More details about Postel’s Law, Atom, and NetNewsWire

Here’s something that happens all the time. An RSS feed has errors in it. It displays in NetNewsWire, but it displays incorrectly, with some weirdness. A NetNewsWire user validates the feed and sees that it has errors. Then the user emails me asking if I can fix the weirdness anyway so it would display perfectly.

Here’s the thing: being forgiving doesn’t always work. You end up not showing exactly what was intended, and users notice it, and they want to see what was intended.

It never ends, either. There’s always something new to work around. What happens is all the pressure to make things work comes down on the aggregators.

Despite all that, I agree with Postel’s Law. Atom is not a special case.

But with Postel’s Law you still have to make decisions. What’s the baseline? I’m saying that the baseline for Atom in NetNewsWire is XML well-formed-ness. NetNewsWire will probably end up liberal regarding other aspects of the spec. (I’m hoping there will be some guidelines regarding what to be liberal about and what to be strict about; but, if not, I’ll work it out anyway.)

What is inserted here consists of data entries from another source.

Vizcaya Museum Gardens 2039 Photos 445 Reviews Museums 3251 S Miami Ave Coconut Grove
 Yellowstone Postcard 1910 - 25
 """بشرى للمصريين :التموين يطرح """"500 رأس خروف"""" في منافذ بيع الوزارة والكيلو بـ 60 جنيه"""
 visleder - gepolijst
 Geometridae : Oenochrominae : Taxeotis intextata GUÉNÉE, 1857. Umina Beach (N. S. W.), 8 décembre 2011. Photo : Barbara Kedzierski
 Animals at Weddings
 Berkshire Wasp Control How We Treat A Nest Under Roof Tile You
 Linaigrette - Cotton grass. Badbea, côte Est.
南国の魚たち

What does this mean in practice? Some stats...

So far I’ve subscribed to 34 Atom feeds to test with.

I just tested each against the Feed Validator: 14 of these feeds are invalid according to the Feed Validator.

NetNewsWire displays all but two of them. In both cases the error is an XML parsing error.

So, obviously, there are degrees of strictness. NetNewsWire will not be as strict as the Feed Validator—not even close.

Choosing XML well-formed-ness as a baseline is not some unrealistic dictate that will prevent Atom from being popular.

I like Atom, by the way, and I’m applying this standard because I like Atom. I would be utterly pleased if in the future people would say things like “Well, you pretty much know it’s going to be well-formed XML, because it’s an Atom feed.” In other words, I’m doing what I can to make sure this future comes about, where people can do cool and creative things with Atom feeds and real XML parsers. I want Atom feeds to have the reputation of being high-quality.

You might wonder in what ways is NetNewsWire’s RSS parser forgiving of XML errors. It’s not as forgiving as you might think.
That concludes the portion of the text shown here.